In Music, Sound, and the Moving Image, Carlo Cenciarelli explained that the mute challenge makes a spectacle of the audience's own discipline and participation, acknowledging "its ability to act as one body shaped by the same 'intentional object'". Cenciarelli wrote that the mute challenge, alongside the movie A Quiet Place (2018) and the use of breaks and drops in EDM, highlight "the broader role that spectacular silence is gaining in negotiating the meanings of media experiences". Neal Stulberg, conductor of the UCLA Symphony Orchestra, drew parallels between the mute challenge and John Cage's silent composition 4'33", in which ambient sounds become a part of the musical experience and music is utilized to play with the manipulation of time. In a paper by Solomon Mike, the author characterizes the mute challenge as a contemporary example of prosumption, whereby the audience participates in the phenomenon together with the performer, both in the digital and physical realms.
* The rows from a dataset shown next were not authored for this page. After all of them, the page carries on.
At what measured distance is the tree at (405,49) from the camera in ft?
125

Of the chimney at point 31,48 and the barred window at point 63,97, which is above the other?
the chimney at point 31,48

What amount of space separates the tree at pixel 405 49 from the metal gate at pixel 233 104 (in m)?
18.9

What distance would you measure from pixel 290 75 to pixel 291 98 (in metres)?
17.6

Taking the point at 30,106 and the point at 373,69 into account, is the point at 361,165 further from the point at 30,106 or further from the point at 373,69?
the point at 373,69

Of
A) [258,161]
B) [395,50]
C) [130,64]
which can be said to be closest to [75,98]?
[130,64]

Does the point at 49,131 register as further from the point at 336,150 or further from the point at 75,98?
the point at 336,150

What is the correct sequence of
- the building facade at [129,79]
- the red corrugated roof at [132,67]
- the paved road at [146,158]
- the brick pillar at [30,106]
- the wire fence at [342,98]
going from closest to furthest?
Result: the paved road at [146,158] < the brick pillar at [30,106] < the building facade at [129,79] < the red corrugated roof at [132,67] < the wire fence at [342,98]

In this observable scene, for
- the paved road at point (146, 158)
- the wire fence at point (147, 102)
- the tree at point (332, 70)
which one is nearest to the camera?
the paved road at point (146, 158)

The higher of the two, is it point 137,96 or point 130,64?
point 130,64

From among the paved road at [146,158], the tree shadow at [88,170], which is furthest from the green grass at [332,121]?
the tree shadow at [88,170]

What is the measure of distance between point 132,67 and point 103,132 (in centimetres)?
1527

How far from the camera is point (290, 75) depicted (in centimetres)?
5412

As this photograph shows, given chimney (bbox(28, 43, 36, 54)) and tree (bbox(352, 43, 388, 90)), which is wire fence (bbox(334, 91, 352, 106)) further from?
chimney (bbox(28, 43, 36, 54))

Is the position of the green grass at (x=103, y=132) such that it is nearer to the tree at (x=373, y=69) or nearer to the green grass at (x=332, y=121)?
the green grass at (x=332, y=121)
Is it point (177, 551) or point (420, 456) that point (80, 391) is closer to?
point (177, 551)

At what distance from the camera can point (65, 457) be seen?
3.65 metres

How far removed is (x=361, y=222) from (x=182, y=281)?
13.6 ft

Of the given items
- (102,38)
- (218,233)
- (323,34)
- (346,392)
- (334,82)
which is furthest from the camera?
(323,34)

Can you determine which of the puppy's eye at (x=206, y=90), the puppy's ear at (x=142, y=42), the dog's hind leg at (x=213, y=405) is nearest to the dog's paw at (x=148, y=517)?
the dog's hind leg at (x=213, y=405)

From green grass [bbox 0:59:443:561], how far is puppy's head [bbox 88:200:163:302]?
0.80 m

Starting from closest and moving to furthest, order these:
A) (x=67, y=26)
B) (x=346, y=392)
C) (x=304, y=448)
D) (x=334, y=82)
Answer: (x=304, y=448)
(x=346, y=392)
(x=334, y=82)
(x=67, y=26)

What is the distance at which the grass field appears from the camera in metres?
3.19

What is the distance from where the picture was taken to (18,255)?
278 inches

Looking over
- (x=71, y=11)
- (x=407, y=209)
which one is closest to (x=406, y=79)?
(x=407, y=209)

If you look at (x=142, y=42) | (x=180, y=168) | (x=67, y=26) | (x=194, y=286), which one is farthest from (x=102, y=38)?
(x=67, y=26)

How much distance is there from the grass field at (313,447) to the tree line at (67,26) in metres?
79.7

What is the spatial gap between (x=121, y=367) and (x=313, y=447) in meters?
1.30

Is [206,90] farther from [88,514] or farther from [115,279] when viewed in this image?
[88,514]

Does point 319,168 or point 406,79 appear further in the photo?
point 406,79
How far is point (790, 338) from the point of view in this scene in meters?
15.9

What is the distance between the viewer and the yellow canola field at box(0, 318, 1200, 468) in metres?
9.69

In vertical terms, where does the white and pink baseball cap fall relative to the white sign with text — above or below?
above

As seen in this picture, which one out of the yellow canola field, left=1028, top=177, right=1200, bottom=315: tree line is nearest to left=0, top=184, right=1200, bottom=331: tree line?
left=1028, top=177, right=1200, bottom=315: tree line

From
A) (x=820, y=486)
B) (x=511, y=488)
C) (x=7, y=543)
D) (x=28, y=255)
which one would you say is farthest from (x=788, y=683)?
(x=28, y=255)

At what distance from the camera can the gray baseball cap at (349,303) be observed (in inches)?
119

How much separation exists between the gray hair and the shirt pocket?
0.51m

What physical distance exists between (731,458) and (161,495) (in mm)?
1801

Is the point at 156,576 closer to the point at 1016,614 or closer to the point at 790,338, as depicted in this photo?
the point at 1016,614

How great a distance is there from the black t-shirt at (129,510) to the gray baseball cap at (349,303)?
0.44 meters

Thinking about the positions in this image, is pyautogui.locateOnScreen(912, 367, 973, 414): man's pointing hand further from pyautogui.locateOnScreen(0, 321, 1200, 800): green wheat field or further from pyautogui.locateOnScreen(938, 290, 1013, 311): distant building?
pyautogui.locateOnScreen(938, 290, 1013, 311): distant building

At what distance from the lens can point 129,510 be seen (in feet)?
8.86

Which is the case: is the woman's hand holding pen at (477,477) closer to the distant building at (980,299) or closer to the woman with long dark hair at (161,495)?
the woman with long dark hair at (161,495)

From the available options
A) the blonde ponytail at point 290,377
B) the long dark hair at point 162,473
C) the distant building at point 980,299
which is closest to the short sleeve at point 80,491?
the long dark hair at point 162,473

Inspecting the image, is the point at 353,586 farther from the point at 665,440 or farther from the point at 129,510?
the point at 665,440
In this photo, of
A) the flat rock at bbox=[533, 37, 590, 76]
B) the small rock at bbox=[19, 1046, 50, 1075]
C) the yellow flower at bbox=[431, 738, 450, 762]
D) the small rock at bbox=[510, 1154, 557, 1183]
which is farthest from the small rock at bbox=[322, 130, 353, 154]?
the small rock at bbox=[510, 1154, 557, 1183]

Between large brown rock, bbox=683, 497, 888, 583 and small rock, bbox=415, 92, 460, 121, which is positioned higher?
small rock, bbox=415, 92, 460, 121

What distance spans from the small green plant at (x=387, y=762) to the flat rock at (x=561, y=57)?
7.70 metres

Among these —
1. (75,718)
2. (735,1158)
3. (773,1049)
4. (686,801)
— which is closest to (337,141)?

Catherine Provenzano, UCLA assistant professor of musicology, explained that while a lot of live performances in pop music are trying to re-create the experience of listening to the album, the mute challenge highlights the beauty and unpredictability of live performance, with participants needing to be attending a concert with a community of fellow fans in order to experience it. Stig Edgren, producer and designer of major concerts, said that the mute challenge is a testament to the performer's control over their audiences, noting that "it's so hard to coordinate and get that many people in a stadium to be quiet for that many seconds" especially without an explicit announcement or countdown.

While the Renaissance World Tour's stop in Seattle on September 14, 2023 caused a substantial increase in seismic activity, as measured by the Pacific Northwest Seismic Network, both high and low seismic frequencies paused during the mute challenge, indicating silence from both the music and crowd motion.